The Gap Calculation Ground

  1. The Defendant contends that the learned judge erred in law by concluding that the Defendant appeared to be factually incorrect in relation to the alleged 2nd gap in the proceedings.
  2. The error in law is that he contends that the filing of a summons for directions on 20th January 2021, the filing a list of documents on 8th July 2021 and a filing witness statement on 1st November 2021 were not steps in the proceedings. Unfortunately, Mr. Missick did not expand on that contention either in his skeleton argument or in his oral submissions. I reject his submission for the following reasons:
    1. The learned judge dealt briefly with this issue, but did not elaborate for the reasons set out above[5].
    2. Ord.3 r.6 makes the point that a summons upon which no order is made is not a proceeding for the purpose of the rule. Conversely therefore, a summons upon which an order is made, is a proceeding for the purposes of the rule. Hylton J makes the point that the summons of 20th January 2021 was heard and led to the matter being fixed for trial on 15 December 2021. I do not agree that steps were not taken in the proceedings for the period complained of.
    3. What is overlooked by the Defendant (and it appears by the learned judge) was that a Notice of Intention to Proceed was filed on 1st February 2019 and a further Notice of Intention to Proceed was filed on 3rd March 2020, the matter actively being pursued following that 2nd notice.
    4. Any suggestion that the matter was somehow stymied pursuant to Ord.3 r.6 is not correct and the grounds of appeal based thereon have no realistic prospect of success.

The Amended Defence Ground

  1. The learned judge did not deal with the amended defence issue in his written judgment, but I was told by Ms McMillan that the point was ventilated and rejected at the summary judgment hearing and Mr. Missick did not suggest otherwise.

::::

(What to do)
1: Answer these questions from the judgment excerpt:
(a) On what date was the summons for directions filed?
(b) On which two dates were Notices of Intention to Proceed filed?
(c) Who told the court that the amended defence point was ventilated and rejected at the summary judgment hearing?
2: Continue the judgment excerpt on the gap calculation and amended defence grounds, starting after its last sentence.
The listing that comes after this judgment excerpt is not needed for anything here.

(Dataset section)
::::

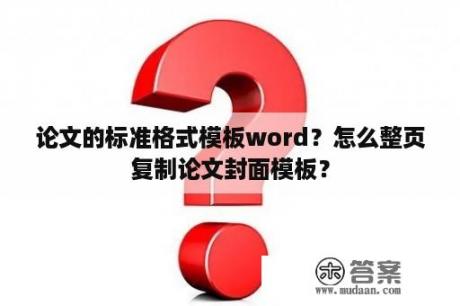 论文的标准格式模板word？怎么整页复制论文封面模板？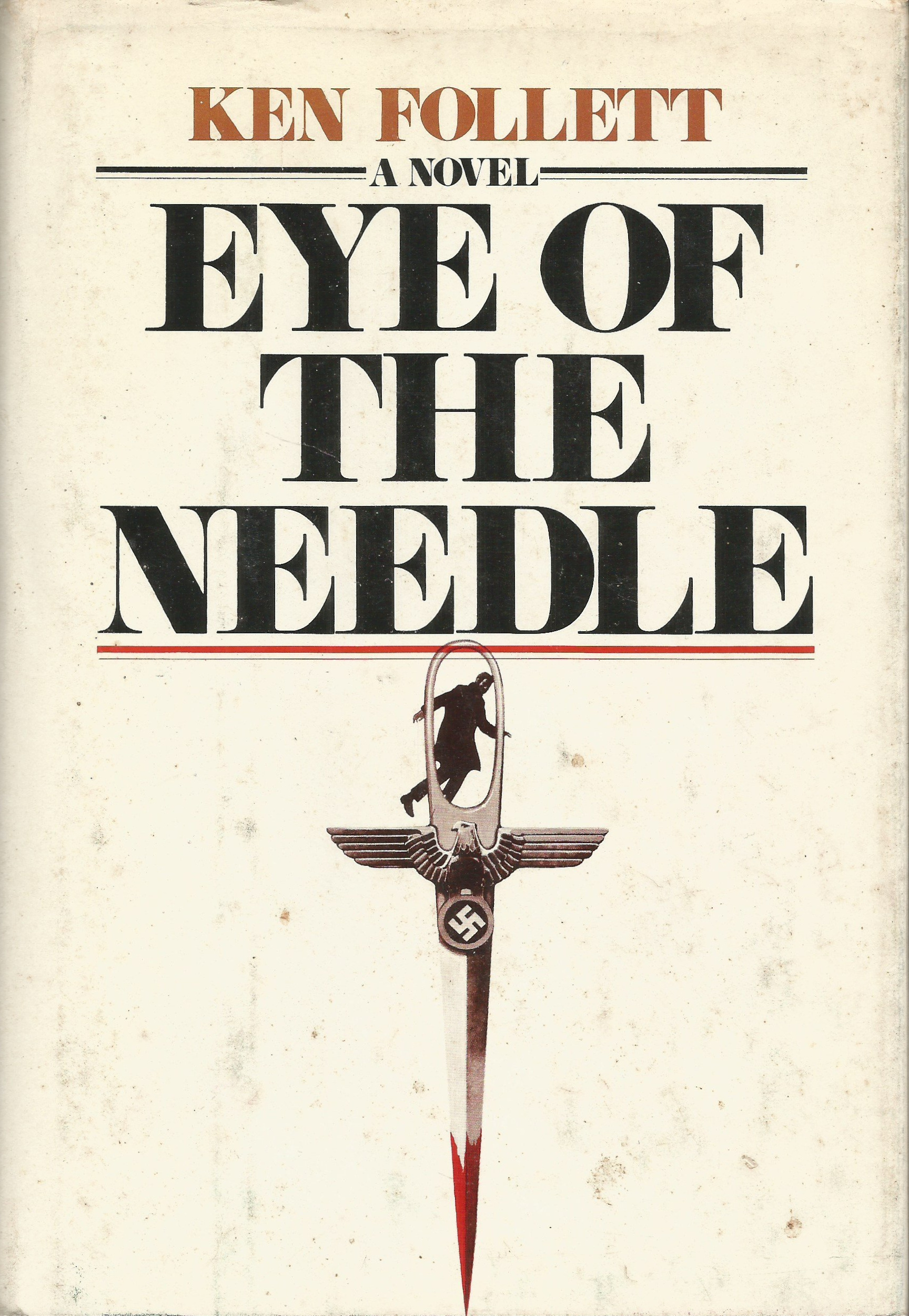 Ken Follett: Eye of the Needle (Hardcover, 1978, Arbor House)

::::

(Answer list)
1:
(a) 20th January 2021
(b) 1st February 2019 and 3rd March 2020
(c) Ms McMillan

2:
  2. Mr. Missick submits that the learned Judge erred in law and fact and denied the Defendant a right to a fair hearing and due process. He bases these submissions on:
    1. The learned judge failing to have regard to the fact that the Respondent was granted leave to file an Amended Statement of Claim but that the Appellant was not given leave to file an Amended Defence;
    2.  that he [the judge] ought to have granted the Defendant leave to file and serve an Amended Defence before ruling on a summary judgment application.
  3. The above arguments were fundamentally flawed. On perusal of the minute of the summary judgment hearing, the following is recorded:
    1. Mr. Missick submitted that “it would be unconscionable not to allow the Defendant to file an amended defence to the replaced statement of claim”.
    2. When asked if there was an application to file an amended defence, the question was answered in the negative, but Mr. Missick submitted that there was an intention to make an application.
    3. The learned judge then considered whether there was need for leave to be given to file an amended defence and concluded there was not. There is no ground of appeal put forward on that finding.
  4. No further argument has been made with respect to whether leave is required but I do not accept the submission by the Defendant that he has been denied the right to a fair hearing and due process by the learned judge or otherwise. Nor do I accept Mr. Missick’s oral submission that the Defendant has been denied the opportunity to file an amended defence for the following reasons:
    1. The Plaintiff was granted leave to amend his Statement of Claim on 28th September 2020. As noted above, neither the Defendant nor his counsel attended that hearing. No explanation has been given as to why. Notwithstanding, the Amended Statement of Claim was served on the Defendant on 16th October 2020 by email and on 20th October 2020 by hard copy.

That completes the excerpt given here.